# Cats in fiction



## harv (Dec 24, 2011)

Razzle asked about non-fiction books about cats. 

I thought it would be fun to see what you're reading in cat fiction.

My current favorite is "We Are The Cat: Life Through The Eyes of 
the Royal Feline" by Terry Bain.

Anyone reading books in the series "The Cat Who..." by Lilian 
Jackson Brown?

Harv


----------



## robert4301 (Aug 27, 2011)

I have not tried any cat fiction yet. I tend towards short true story anthologies. However, with two freshly adopted cats, I have a case of cats on the brain! Now would be a great time to read some cat fiction. I often read science fiction. My recently deceased cat, Frankenstein, was named after a cat in a sci-fi book, "Red Dwarf" by Grant Naylor (I think).


----------



## harv (Dec 24, 2011)

robert4301 said:


> I have not tried any cat fiction yet. I tend towards short true story anthologies. However, with two freshly adopted cats, I have a case of cats on the brain! Now would be a great time to read some cat fiction. I often read science fiction. My recently deceased cat, Frankenstein, was named after a cat in a sci-fi book, "Red Dwarf" by Grant Naylor (I think).

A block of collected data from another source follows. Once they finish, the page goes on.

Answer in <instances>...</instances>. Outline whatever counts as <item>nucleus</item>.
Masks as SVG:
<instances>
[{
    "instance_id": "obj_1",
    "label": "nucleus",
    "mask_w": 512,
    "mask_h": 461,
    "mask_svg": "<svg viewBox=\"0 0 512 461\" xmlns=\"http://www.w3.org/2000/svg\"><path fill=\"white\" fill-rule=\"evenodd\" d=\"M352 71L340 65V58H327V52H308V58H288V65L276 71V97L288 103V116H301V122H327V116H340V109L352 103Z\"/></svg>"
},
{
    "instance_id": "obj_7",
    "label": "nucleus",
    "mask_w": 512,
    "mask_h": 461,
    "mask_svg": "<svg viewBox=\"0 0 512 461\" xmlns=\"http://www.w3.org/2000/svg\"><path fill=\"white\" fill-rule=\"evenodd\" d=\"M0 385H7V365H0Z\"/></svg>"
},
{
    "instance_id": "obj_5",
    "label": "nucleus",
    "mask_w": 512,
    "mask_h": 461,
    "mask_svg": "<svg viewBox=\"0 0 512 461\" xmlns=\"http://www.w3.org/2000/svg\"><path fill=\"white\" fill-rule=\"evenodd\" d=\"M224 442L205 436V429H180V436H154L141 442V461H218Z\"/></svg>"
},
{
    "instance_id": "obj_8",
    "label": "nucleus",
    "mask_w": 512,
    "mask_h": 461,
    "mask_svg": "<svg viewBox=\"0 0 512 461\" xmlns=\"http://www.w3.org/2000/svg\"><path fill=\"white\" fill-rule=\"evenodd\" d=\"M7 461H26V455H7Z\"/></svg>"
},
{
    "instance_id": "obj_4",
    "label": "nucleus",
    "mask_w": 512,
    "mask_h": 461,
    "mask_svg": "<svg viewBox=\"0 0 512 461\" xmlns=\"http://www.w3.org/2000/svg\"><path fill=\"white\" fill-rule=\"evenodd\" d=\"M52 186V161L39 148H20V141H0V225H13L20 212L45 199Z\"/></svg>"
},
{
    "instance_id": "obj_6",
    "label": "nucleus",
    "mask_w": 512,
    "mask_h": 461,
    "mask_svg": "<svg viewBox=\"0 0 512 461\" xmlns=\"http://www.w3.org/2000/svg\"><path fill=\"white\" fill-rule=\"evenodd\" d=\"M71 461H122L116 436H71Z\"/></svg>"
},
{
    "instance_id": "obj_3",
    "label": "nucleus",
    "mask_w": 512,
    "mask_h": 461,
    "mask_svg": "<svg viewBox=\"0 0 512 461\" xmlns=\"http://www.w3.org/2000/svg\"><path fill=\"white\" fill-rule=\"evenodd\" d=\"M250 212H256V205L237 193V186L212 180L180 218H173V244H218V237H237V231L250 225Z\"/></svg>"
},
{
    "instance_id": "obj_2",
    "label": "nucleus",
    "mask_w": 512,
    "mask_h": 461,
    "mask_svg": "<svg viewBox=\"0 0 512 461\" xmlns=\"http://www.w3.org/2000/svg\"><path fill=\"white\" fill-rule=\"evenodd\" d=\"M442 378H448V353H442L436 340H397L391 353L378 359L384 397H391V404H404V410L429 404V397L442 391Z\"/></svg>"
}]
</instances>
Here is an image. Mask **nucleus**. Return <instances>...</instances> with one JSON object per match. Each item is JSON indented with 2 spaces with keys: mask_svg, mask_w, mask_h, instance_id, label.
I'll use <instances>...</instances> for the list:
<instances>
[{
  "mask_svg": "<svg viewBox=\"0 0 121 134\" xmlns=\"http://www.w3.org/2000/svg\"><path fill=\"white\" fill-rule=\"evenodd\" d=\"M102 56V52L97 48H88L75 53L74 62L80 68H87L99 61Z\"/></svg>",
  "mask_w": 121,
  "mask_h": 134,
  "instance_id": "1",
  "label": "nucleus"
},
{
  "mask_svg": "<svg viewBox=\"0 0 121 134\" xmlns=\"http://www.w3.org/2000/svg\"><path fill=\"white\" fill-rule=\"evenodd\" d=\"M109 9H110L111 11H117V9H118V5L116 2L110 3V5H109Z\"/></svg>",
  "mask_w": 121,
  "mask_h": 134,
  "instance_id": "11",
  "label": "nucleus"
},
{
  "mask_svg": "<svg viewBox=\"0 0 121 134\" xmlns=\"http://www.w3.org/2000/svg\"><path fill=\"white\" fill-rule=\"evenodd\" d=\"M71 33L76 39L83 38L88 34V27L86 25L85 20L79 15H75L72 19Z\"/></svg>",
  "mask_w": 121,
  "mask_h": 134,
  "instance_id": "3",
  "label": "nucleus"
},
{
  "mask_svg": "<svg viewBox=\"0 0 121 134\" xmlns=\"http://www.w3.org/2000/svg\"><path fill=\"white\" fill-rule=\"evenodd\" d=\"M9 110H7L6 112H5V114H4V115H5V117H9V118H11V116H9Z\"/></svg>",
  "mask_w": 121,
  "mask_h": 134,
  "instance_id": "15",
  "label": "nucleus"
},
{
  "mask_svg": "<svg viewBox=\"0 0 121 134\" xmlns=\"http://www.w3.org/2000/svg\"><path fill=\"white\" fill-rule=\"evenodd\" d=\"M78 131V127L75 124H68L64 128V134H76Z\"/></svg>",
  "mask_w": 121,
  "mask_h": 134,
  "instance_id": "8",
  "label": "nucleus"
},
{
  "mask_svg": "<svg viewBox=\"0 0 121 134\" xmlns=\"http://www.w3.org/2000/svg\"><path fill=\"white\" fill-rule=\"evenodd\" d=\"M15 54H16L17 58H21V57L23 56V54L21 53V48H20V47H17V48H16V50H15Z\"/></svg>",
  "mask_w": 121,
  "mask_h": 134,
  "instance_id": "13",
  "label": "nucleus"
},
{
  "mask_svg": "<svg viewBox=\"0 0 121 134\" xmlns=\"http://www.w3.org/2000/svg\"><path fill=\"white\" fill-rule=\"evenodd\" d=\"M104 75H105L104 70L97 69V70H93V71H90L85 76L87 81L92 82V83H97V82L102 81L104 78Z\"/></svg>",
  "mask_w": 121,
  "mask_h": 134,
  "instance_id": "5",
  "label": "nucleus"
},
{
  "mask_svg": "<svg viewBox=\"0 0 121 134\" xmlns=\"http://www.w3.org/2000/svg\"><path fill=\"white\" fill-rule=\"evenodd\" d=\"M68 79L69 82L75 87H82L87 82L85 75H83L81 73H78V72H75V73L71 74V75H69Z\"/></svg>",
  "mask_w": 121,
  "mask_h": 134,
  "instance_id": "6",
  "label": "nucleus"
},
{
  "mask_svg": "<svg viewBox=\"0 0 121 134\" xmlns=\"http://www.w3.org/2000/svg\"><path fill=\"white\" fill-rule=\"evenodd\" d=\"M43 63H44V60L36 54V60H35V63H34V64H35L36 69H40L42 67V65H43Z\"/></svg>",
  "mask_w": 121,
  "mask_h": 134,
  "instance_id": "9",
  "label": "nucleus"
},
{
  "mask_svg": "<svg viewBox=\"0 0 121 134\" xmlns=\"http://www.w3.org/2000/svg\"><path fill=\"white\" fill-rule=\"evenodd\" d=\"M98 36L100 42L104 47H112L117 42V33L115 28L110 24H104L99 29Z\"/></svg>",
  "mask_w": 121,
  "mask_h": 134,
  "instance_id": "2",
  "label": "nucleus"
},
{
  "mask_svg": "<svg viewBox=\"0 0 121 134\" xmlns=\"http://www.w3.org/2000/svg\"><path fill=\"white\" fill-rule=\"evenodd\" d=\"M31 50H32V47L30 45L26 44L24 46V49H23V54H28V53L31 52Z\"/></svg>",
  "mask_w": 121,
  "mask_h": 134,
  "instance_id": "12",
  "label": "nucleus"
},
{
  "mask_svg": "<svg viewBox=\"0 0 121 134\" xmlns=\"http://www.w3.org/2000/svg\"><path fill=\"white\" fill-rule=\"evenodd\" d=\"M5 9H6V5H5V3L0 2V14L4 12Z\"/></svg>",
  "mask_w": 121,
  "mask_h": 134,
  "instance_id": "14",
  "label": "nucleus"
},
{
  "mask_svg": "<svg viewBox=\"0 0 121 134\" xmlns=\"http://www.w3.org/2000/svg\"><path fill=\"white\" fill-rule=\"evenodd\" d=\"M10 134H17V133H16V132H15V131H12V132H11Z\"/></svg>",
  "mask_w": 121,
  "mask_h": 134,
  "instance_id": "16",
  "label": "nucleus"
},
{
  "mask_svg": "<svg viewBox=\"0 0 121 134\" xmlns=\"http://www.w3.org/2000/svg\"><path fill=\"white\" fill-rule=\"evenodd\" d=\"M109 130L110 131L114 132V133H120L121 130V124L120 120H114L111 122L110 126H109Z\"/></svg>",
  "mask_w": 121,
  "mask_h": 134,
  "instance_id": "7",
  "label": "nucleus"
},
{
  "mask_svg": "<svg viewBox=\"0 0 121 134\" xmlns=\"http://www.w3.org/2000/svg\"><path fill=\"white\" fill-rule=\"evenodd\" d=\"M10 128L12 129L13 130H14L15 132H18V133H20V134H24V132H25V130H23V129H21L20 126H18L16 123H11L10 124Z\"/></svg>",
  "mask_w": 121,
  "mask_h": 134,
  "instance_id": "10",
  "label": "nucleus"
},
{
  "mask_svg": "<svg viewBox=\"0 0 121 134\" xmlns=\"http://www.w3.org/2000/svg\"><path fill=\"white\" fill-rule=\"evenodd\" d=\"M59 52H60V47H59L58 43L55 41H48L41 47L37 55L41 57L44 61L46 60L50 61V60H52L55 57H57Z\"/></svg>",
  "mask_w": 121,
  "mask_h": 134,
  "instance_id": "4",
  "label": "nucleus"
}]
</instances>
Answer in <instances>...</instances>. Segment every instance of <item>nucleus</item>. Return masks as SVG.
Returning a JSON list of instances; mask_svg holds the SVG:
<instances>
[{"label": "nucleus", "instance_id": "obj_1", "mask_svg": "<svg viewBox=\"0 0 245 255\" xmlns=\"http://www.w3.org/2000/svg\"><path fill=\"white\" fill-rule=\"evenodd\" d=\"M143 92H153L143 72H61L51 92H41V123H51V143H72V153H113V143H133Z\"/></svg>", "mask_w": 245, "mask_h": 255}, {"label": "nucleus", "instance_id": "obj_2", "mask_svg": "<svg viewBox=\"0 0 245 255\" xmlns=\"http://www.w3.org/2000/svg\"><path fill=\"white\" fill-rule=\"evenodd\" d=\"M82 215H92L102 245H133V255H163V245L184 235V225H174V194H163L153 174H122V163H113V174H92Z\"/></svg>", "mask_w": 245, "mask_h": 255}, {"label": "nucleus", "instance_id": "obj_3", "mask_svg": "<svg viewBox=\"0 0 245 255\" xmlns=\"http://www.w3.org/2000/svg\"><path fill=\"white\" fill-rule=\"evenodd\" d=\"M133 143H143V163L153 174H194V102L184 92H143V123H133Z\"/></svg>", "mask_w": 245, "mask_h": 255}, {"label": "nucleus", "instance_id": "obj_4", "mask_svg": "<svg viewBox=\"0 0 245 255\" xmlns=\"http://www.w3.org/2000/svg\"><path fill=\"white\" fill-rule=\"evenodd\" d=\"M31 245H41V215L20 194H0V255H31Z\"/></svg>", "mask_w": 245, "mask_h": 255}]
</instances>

The original "Frankenstein" is by Mary Shelley. It's very early science fiction.


----------



## MowMow (Nov 6, 2010)

harv said:


> The original "Frankenstein" is by Mary Shelley. It's very early science fiction.


I think he's referring to the the character _"the cat"_ in Grant Naylor's book, Red Dwarf. _The cat_ had no name but he was the humanoid descendant of a modern house cat called Frankenstein


----------